Dog-eared

d’Verse Quadrille challenge: Word prompt: Dog
A Quadrille is a 44 word poem, however you want to write it, as long as there are exactly 44 words.

De Jackson writes: “Write about the dog days – of summer, of war. The dog-eared pages of your favorite novel. Tell us about a time you were sick as a dog, or give us a little hair of the dog. Make it rain cats and dogs. Put your poem through a downward-facing dog yoga pose, or let it run with the dogs. Let sleeping dogs lie, or tell the truth about this dog-eat-dog world – or anything else you doggone please. Just be sure your poem is exactly 44 words long, including some form of the word dog – or you’ll be in the doghouse.”

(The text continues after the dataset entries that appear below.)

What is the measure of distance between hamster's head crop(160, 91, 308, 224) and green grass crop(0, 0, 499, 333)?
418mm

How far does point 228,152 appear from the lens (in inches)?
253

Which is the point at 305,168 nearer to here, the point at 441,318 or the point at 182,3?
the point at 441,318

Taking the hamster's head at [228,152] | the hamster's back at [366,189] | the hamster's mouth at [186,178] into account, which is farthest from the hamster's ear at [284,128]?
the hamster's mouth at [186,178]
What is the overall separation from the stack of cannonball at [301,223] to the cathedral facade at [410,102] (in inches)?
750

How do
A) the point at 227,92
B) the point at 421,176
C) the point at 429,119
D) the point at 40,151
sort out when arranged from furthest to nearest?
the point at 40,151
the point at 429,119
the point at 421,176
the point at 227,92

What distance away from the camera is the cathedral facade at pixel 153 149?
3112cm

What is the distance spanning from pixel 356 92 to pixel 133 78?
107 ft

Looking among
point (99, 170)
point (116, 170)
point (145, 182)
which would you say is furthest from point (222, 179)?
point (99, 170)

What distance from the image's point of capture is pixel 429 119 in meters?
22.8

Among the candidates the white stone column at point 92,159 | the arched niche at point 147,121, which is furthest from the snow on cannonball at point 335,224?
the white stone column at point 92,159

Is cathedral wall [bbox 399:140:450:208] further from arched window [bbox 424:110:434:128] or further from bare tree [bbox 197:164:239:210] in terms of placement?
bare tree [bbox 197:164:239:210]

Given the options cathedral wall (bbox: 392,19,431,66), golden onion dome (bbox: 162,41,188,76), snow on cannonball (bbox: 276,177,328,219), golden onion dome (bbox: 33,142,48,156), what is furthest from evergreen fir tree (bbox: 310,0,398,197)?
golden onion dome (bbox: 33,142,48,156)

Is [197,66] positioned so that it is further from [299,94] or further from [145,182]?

And “Some fun dog words: Watchdog. Bulldog. Dogsled. Dogma. Hotdog (or chilidog). Sundog. Lapdog. Fogdog. Dogfish. Doggerel. Boondoggle.”

LOL!!
My wordcount includes the title.

My Dog-eared Notebook

As I scribble in my notebook,
I dog-ear pages where
New forms for my workbooks,
I’ve created each structure there.

I also dog-ear pages where
Invented forms are new
To me, each challenge a dare;
A puzzle I’m charged to do.

Kaci Rigney Copyright 2026

12 thoughts on “Dog-eared

  1. Love this, Kaci. As owner to many dog-eared notebooks and books alike, I can relate. I’ve always said I am creative chaos, personified. 😉

  2. It was interesting reading your ‘dog-eared notebook’ quadrille after reading about Jae’s neat shelves and books with no dog ears, Kaci. I discriminate between reading books and notebooks, using a bookmark in my reading books and dog-earing happily all my notebooks, which tend to have crossing-out, underlining and margin notes. I also agree about the invented forms being dares and puzzles.

    1. Hi Kim,
      Thanks so much for your comment. I so agree! I loved Jae’s neat books with no dog-eared pages. I’m very particular about that as well. I have many crossed out sections and scribbles in the margins in my notebooks. LOL!
      Have a blessed day!

  3. It was interesting reading your ‘dog-eared notebook’ quadrille after reading about Jae’s neat shelves and books with no dog ears, Kaci. I discriminate between reading books and notebooks, using a bookmark in my reading books and dog-earing happily all my notebooks, which tend to have crossing-out, underlining and margin notes too. I also agree about the invented forms being dares and puzzles.